The fix is not "try harder." It's removing the test.
So here's where I land after years of staring at this. Every solution that involves humans being more disciplined is going to fail, because it's fighting against memory, fatigue, and basic arithmetic — three opponents that do not lose. Telling people to pick better passwords is like telling them to be taller. The instruction is clear and the compliance is impossible. We've spent three decades nagging, and the most popular password on the internet is still, embarrassingly, some flavor of 123456. The nagging doesn't work because the nagging was never the bottleneck.

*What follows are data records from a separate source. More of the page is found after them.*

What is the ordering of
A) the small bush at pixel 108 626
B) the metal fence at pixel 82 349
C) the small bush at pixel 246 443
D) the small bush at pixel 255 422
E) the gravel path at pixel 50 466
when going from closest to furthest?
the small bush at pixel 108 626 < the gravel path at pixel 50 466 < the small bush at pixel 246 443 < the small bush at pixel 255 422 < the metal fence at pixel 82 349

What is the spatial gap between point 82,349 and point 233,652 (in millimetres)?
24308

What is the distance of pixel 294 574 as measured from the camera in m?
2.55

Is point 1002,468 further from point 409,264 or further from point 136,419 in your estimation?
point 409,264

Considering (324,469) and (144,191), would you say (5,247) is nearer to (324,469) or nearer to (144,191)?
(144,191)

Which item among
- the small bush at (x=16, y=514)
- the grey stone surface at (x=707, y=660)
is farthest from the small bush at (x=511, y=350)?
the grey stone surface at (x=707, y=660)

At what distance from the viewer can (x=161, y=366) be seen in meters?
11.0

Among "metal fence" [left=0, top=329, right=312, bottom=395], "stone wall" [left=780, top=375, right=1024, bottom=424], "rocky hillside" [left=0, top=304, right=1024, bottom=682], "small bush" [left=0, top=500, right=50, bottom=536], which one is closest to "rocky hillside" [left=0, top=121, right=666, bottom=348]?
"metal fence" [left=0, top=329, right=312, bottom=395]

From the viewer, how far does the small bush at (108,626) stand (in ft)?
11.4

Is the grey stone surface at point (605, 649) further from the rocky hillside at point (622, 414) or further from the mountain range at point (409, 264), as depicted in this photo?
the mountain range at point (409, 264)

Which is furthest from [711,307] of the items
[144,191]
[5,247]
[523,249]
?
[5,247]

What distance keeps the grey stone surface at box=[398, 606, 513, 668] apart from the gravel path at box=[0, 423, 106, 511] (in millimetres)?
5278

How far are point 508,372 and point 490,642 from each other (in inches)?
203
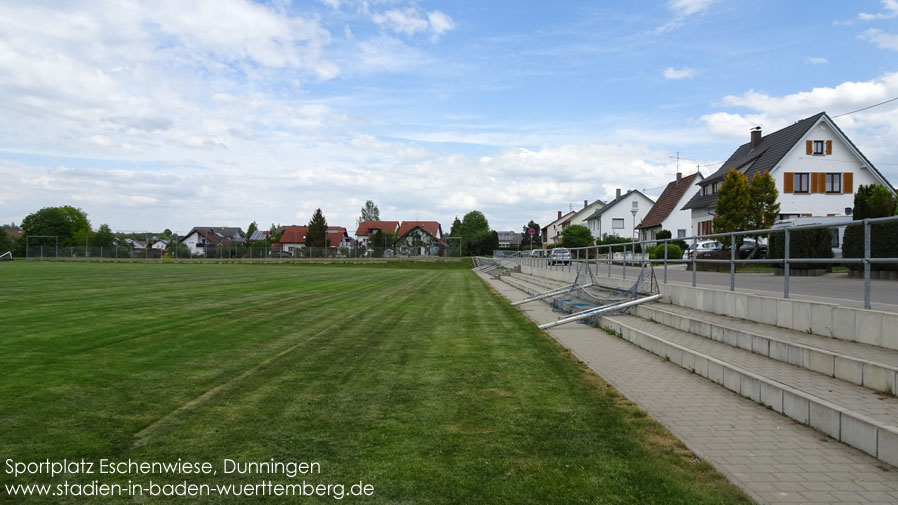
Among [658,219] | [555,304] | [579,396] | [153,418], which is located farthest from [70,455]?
[658,219]

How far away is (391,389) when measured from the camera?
6527 mm

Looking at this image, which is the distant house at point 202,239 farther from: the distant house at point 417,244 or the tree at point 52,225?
the distant house at point 417,244

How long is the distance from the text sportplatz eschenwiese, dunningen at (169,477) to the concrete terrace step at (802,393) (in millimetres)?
3598

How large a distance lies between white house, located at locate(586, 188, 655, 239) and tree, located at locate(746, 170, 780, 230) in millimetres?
37870

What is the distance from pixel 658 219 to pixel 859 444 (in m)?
57.3

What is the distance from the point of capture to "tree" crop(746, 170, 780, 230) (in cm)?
3209

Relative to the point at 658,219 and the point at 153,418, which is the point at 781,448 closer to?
the point at 153,418

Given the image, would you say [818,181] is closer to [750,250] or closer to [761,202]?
[761,202]

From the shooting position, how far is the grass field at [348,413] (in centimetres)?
392

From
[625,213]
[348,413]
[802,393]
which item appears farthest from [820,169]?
[348,413]

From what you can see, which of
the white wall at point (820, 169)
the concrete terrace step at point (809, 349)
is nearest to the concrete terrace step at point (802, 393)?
the concrete terrace step at point (809, 349)

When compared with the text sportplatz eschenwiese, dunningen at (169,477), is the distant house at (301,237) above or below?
above

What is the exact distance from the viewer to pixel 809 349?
20.2ft

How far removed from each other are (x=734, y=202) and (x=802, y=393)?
2971 centimetres
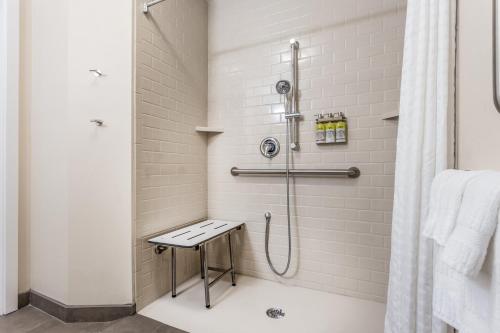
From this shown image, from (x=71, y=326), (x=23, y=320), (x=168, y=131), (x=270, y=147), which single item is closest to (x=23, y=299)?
(x=23, y=320)

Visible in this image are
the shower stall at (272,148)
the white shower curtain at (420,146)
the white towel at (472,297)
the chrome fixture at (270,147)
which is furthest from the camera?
the chrome fixture at (270,147)

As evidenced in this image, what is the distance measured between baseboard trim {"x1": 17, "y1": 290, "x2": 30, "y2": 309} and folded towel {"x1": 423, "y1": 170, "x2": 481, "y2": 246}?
8.03ft

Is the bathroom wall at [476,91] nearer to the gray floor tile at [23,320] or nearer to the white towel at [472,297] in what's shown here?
the white towel at [472,297]

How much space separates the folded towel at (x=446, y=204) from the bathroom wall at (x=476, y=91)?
134 mm

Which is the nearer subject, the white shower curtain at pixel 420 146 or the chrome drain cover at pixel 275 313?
the white shower curtain at pixel 420 146

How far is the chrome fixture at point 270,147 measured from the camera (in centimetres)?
215

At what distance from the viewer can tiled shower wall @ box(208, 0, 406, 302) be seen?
6.01 feet

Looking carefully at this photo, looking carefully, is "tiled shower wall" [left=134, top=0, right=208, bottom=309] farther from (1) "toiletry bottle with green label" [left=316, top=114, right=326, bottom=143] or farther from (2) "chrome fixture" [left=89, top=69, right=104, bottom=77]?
(1) "toiletry bottle with green label" [left=316, top=114, right=326, bottom=143]

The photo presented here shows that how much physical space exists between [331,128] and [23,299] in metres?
2.53

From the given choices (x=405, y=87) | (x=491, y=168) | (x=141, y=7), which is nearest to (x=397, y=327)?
(x=491, y=168)

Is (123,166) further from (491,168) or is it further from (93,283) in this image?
(491,168)

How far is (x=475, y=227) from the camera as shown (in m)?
0.60

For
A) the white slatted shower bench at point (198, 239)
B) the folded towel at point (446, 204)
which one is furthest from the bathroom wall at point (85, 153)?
the folded towel at point (446, 204)

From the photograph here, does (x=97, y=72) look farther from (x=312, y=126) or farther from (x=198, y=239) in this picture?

The only real fix is to stop asking the question. Take the secret out of the human's head entirely and put it somewhere that's actually good at holding secrets — the hardware in your pocket. That's the whole idea behind passkeys, and it's why I spend my days on Paswad instead of writing yet another guide to choosing strong passwords. When your device holds a cryptographic key you never see, never type, and never have to remember, every single problem in this article evaporates. No cognitive load, because there's nothing to load. No decision fatigue, because there's no decision. No reuse, because the key is unique by default and you didn't have to do anything to make it so. The terrible-password problem isn't solved by better humans. It's solved by not requiring humans to be vaults in the first place.
I'll probably never get to delete the dead dog from every dusty account it still guards. But I've stopped feeling guilty about it, and I've stopped believing the guilt was ever the point. The password was a bad idea executed on the worst possible hardware: us. We did our best. Our best was password123, and it turns out that was the only sane answer to an insane question.
Frequently asked questions
Why do people pick weak passwords even when they know the risks?
Because knowing the risk doesn't change the underlying constraints. Memory is limited, willpower drains through the day, and most people juggle over a hundred accounts. A weak, memorable password is the rational response to an impossible demand. The risk feels abstract and far away, while the pain of forgetting a strong password is immediate, so memorability wins every time.
Does forcing complex password rules actually help?
Not much, and often it backfires. Requirements like a number and a symbol just push people toward predictable patterns crackers already expect, and forced resets produce trivial variations like Summer2024 becoming Summer2025. Each rule adds friction without adding real strength, because it fights human memory instead of working with it.
Is password reuse really that bad?
Yes, because it turns a single breach into a master key for your whole digital life. One leaked site exposes every account sharing that password. The frustrating part is that reuse is a rational response to having too many accounts and too little memory — the behavior makes sense even though the outcome is genuinely dangerous.
If passwords are this broken, what's the alternative?
Passkeys. Instead of asking your brain to store a secret, your device holds a cryptographic key you never see or type, unlocked locally with your face or fingerprint. That removes cognitive load, decision fatigue, and reuse in one move, because there's no memorable secret to get wrong. The fix isn't trying harder; it's removing the test entirely.